### Istruzioni dell'esercizio
**1)** Nel brano proposto, quando l'abuso di «pure» diventa espressione di potere, di quali tipi di potere si tratta? Elencali tutti.
**2)** Secondo il brano proposto, quale app potrebbe essere l'habitat ideale per la consacrazione di «pure»?

#### Brano proposto ####

Se davvero il pure additivo sta tornando in auge in quanto antidoto alla presunta banalità del semplice, fidato anche, lo fa, allora, come tentativo poco risqué di ricercatezza facile, cessando peraltro quasi immediatamente di rappresentarne alcuna. Un pizzico di originalità lessicale in più col vantaggio dell'essere low cost, o comunque meno high maintenance rispetto a espressioni alternative che profumano allo stesso modo dell'originale, ma finiscono per avere un retrogusto di corbelleria, come dire zeste di limone al posto di scorza.

Quando diventa un vero e proprio abuso, però, la preferenza per pure diventa espressione di potere politico, economico o sentimentale.

Nei casi estremi siamo sulla falsariga del piuttosto che non avversativo che, di fatto, accettiamo quando a produrlo è un superiore in organigramma o un interesse amoroso, almeno nelle prime fasi del corteggiamento. Gli utenti più sregolati di pure, sebbene sappiano, in cuor loro, quanto interlocutore possa tenere alla sua sana alternanza con anche, eccedono lo stesso. Il che equivale a pulirsi il naso impunemente durante un colloquio di lavoro o un primo tête-à-tête romantico: per loro non conta niente ma ogni singola parola o gesto è tutto per lo stipendio o la felicità del candidato.

Per restare nel contesto aziendale è come se – giunta alla saturazione l'era degli anglicismi – tramite la fortuna del pure, fosse in atto una reviviscenza di forme regionali e dialettali, usate per rendere anche i ritmi e il linguaggio aziendale per renderlo più accettabile o sostenibile. Meridionalismi che non servono più solo a mostrare di essere habitué dei mercatini dell'artigianato in Puglia, ma che si collocano nel contesto più ampio dell'umanizzazione delle conversazioni corporate, cominciato grazie alla zoomification casalinga dei codici e delle tattiche delle riunioni di lavoro (es.: peggio sei vestito e più hai potere contrattuale).

A seconda che siamo anchisti o puristi assistiamo a un circolo vizioso o virtuoso, in cui quella parolina, pure, dalla dimensione colloquiale fa sempre più breccia in quella formale e, di rimando, una volta normalizzata dall'uso ufficiale, torna nelle bocche e nelle tastiere di tanti. Se, per il proliferare di pure, è bastato confondere il soggiorno con l'ufficio, l'habitat ideale per la sua consacrazione potrebbe essere l'app Clubhouse, che altro non è che la versione disintermediata della radio disintermediata (cioè dei podcast) e che, se non fosse già in piena crisi vocazionale (cosa particolarmente triste per un medium vocale) avrebbe tutte le carte in regola per essere per i colloquialismi e i regionalismi elevati a instrumentum regni delle classi mediaticamente dominanti quello che la Rai degli anni Sassanta fu, con impeto uguale a contrario, per l'unificazione della lingua italiana.

#### I dati ####

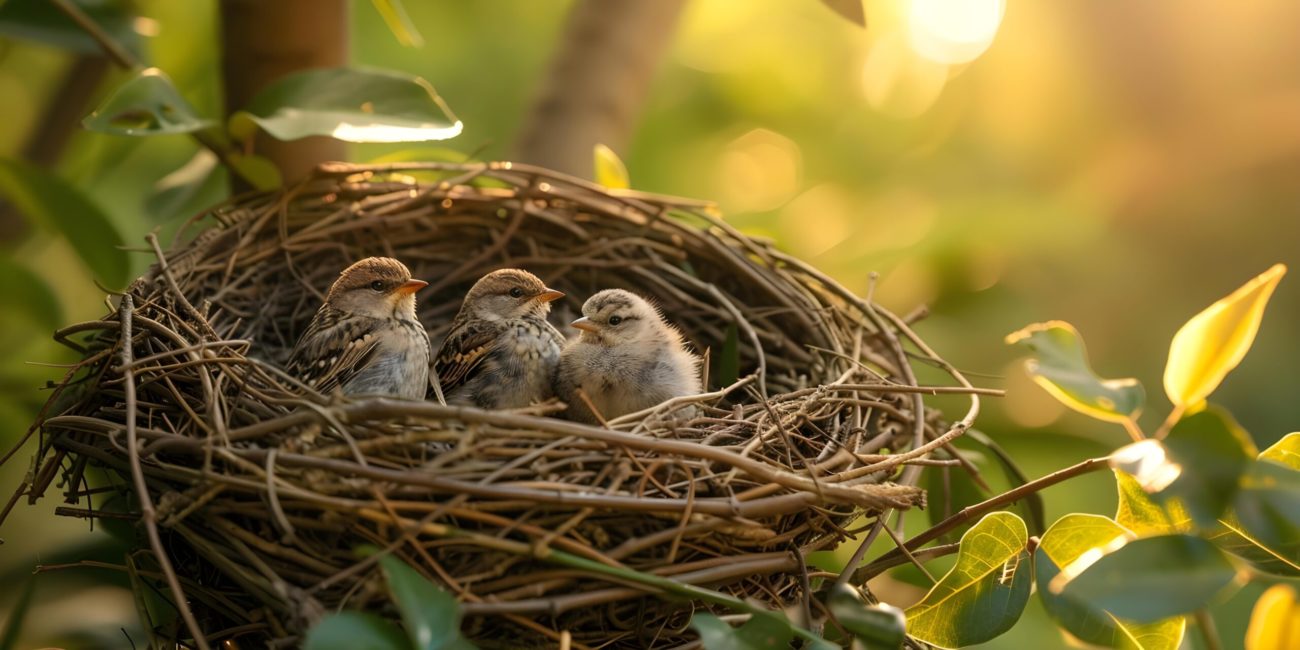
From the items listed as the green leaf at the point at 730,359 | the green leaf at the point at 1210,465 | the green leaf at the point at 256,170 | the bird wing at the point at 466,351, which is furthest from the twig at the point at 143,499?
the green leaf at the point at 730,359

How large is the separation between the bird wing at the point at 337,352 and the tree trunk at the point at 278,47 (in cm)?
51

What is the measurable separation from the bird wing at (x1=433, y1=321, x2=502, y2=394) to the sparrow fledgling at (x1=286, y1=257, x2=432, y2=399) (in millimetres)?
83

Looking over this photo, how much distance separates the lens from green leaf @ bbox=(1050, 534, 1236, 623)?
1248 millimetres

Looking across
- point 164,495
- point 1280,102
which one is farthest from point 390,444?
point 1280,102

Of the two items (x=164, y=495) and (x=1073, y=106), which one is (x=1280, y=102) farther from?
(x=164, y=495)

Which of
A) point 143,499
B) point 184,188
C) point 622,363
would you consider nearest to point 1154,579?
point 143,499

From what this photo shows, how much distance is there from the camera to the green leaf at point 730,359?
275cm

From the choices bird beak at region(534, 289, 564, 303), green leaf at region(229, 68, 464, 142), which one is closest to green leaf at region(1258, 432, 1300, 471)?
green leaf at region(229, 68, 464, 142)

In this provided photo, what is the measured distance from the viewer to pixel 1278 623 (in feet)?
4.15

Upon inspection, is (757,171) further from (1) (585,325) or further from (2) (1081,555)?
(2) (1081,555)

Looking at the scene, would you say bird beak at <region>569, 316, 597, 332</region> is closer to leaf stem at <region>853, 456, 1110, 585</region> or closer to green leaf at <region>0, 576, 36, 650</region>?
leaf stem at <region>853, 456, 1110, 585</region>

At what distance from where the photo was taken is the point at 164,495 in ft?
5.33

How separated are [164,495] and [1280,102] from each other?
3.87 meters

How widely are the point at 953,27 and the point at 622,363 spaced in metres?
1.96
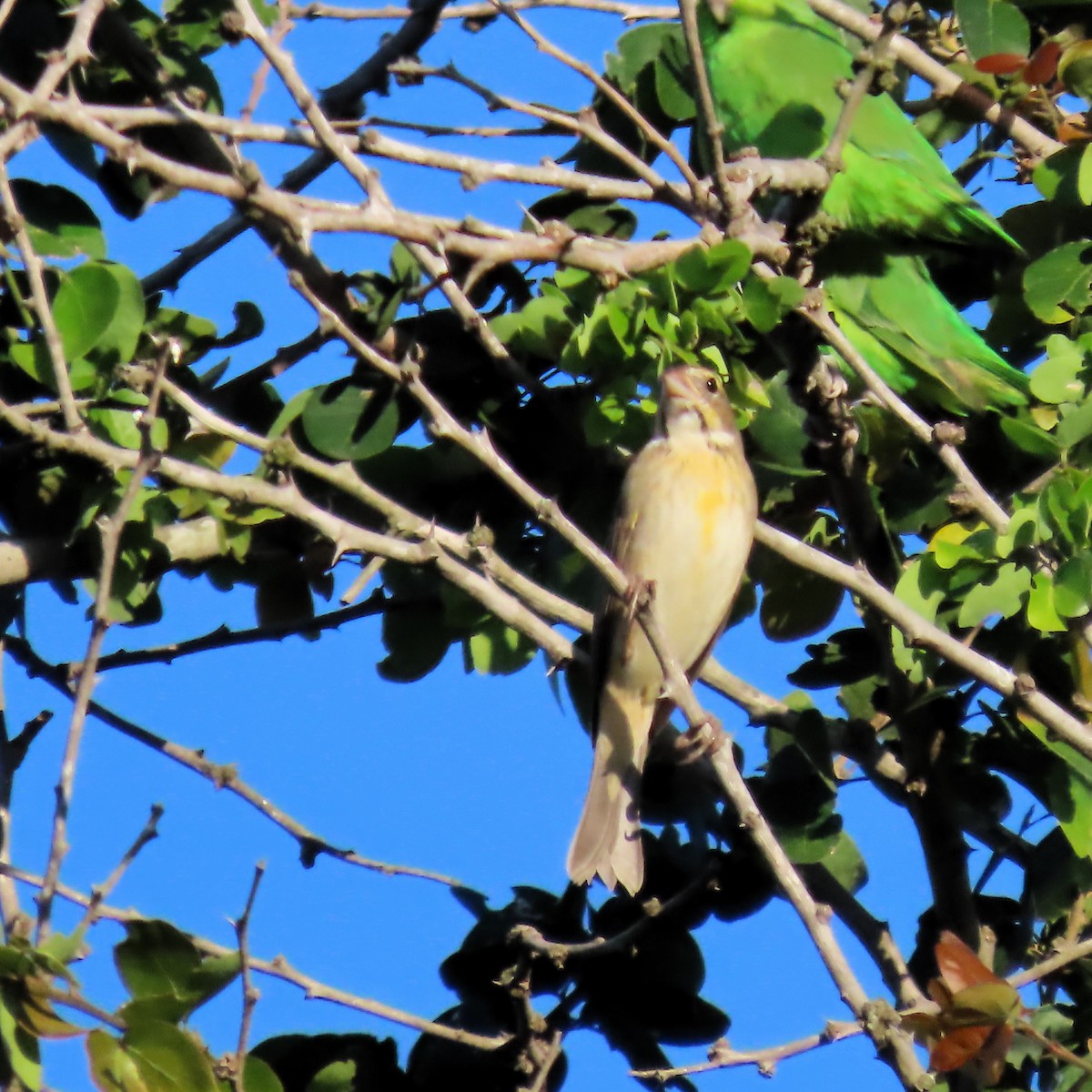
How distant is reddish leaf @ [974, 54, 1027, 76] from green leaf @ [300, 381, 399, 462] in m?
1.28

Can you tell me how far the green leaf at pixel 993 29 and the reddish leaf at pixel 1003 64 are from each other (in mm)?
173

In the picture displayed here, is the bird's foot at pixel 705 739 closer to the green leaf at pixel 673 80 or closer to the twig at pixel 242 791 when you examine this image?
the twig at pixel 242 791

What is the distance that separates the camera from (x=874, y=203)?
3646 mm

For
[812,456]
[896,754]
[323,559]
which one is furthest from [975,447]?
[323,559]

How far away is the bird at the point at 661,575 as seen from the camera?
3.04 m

####
#### I dati ####

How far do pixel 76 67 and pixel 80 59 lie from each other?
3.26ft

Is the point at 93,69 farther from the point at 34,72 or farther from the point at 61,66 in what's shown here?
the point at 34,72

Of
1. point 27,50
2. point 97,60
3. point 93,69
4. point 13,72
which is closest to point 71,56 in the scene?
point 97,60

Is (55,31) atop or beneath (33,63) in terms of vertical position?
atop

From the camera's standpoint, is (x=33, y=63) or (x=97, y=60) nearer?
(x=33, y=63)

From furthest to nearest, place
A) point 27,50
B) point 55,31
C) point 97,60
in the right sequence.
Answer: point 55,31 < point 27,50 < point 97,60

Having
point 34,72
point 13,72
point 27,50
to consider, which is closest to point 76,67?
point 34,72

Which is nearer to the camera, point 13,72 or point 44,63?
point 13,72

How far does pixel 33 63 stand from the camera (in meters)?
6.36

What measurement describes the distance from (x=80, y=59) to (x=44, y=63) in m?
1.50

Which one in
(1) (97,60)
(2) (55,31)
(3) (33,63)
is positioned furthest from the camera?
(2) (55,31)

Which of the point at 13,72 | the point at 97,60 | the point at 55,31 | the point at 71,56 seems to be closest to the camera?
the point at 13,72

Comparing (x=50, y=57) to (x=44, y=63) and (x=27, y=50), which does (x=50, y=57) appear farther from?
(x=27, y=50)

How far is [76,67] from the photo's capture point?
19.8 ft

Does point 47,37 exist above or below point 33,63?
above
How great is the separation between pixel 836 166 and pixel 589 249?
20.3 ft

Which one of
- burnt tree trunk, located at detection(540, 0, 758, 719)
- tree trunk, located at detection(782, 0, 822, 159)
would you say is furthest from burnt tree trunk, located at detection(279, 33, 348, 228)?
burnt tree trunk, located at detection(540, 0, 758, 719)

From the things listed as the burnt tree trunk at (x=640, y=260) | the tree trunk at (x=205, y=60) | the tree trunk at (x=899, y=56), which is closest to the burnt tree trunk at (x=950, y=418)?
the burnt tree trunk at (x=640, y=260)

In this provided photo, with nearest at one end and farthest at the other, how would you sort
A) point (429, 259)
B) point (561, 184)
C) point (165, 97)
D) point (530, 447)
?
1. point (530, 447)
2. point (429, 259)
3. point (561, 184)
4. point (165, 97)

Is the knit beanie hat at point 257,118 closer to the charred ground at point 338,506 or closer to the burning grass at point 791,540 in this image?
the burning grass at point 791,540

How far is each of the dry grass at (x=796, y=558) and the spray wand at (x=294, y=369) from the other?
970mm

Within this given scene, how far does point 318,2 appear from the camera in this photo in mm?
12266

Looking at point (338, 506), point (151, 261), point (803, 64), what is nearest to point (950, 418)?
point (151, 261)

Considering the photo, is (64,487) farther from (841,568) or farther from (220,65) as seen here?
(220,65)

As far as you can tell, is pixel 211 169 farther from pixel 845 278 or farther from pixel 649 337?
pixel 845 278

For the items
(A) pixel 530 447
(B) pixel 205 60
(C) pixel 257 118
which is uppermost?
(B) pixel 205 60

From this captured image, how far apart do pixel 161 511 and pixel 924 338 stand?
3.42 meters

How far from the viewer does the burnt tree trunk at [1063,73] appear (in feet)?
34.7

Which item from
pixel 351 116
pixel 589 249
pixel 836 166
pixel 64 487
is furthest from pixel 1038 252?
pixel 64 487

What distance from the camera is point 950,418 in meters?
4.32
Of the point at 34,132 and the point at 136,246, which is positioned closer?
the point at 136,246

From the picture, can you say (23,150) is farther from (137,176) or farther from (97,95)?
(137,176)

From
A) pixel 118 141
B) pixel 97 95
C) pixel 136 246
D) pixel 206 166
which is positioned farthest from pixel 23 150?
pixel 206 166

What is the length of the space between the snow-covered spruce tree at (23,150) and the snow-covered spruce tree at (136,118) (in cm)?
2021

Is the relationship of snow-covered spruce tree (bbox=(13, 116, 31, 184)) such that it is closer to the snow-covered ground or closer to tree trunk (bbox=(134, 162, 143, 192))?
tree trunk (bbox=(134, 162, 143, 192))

####

### Soluzioni
**1)** Politico, economico, sentimentale.

**2)** L'app Clubhouse.